• Page excerpt
↓↓↓
From part i: “What you don’t hear about this kind of dissociation is that it can feel really good. The muscles, often overly rigid in a trauma survivor, go all soft, and the mind goes fuzzy and light. It can be blissful.”
My experience of this, and my readings of Kalsched, got me thinking about the interplay between spiritual experience and dissociation. When I first ran across Ehrenreich’s book, Living with a Wild God: A Nonbeliever’s Search for the Truth about Everything, the blurb said she experienced in her dissociative episodes an element of the sacred. What? The atheist muckraker is saying it!? Explaining what I’ve been thinking about, trying to figure? Someone out there surely must be. Dissociation, a psychological term first used around 1895, is suddenly all over the place.
She wasn’t. What floored me most about the “sternly objective reporter seeking truth” is that in her pursuit of the rational, she neglected the obvious—that her dissociative experiences were the direct result of intense emotional repression. (This isn’t simply my lens. It’s in the first line of the wikipedia entry.) Ehrenreich hints, but somehow seems proud of her repression. She taught herself as a young child to think in order to “keep from going under when the waters were rising”:
If I needed anything from the grown-up world, it was not some concerned professional to interrogate my feelings and direct my metaphysics onto a presumably healthier and more productive track. I needed better teachers or perhaps a kindly librarian to point out that books are meant to be consumed in a certain order and not all at once…. On the whole, despite family tensions, social isolation, the ongoing horror of puberty, and intermittent philosophical despair, I was not unhappy, or if I was, I did not see fit to write about it. There was too much going on for that…and emotions were not my natural beat.
So if she’d just read all those books in the right order everything would have been different? Does she really believe that?
She took pains to make clear her emotional life was heavily influenced by her environment. How, then, can she write emotions off as simply not her nature? It doesn’t follow.
Ehrenreich tells the story of a classic trauma survivor. She indulged heavily in fantasy, was anti-social (e.g. “At the time this [killing everyone on earth in her intricate fantasy world] did not seem like a great loss, because I had no reason to believe that humans were, on average, better company than so-called inanimate objects”), and was extremely ambivalent about human connection and engaging in life.
↑↑↑
• Set problem
Reproduce the essay from "She took pains" up to and including "engaging in life.", swapping "human connection" for "human contact". Rely only on the essay above.

• Source data
↓↓↓
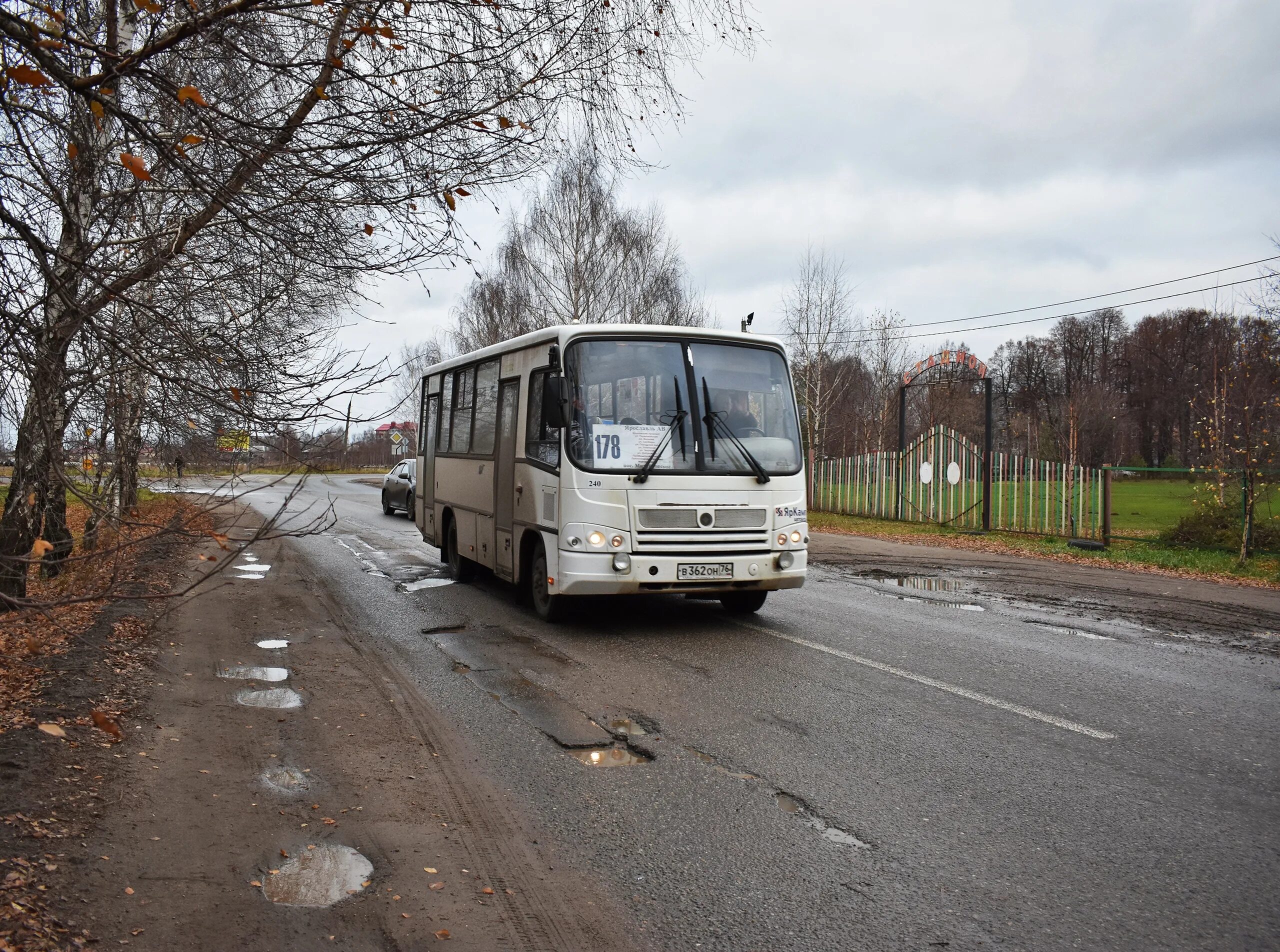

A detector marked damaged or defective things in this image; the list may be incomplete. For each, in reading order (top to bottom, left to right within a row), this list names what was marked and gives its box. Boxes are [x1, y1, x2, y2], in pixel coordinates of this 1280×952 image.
↑↑↑
• Result below
She took pains to make clear her emotional life was heavily influenced by her environment. How, then, can she write emotions off as simply not her nature? It doesn’t follow.
Ehrenreich tells the story of a classic trauma survivor. She indulged heavily in fantasy, was anti-social (e.g. “At the time this [killing everyone on earth in her intricate fantasy world] did not seem like a great loss, because I had no reason to believe that humans were, on average, better company than so-called inanimate objects”), and was extremely ambivalent about human contact and engaging in life.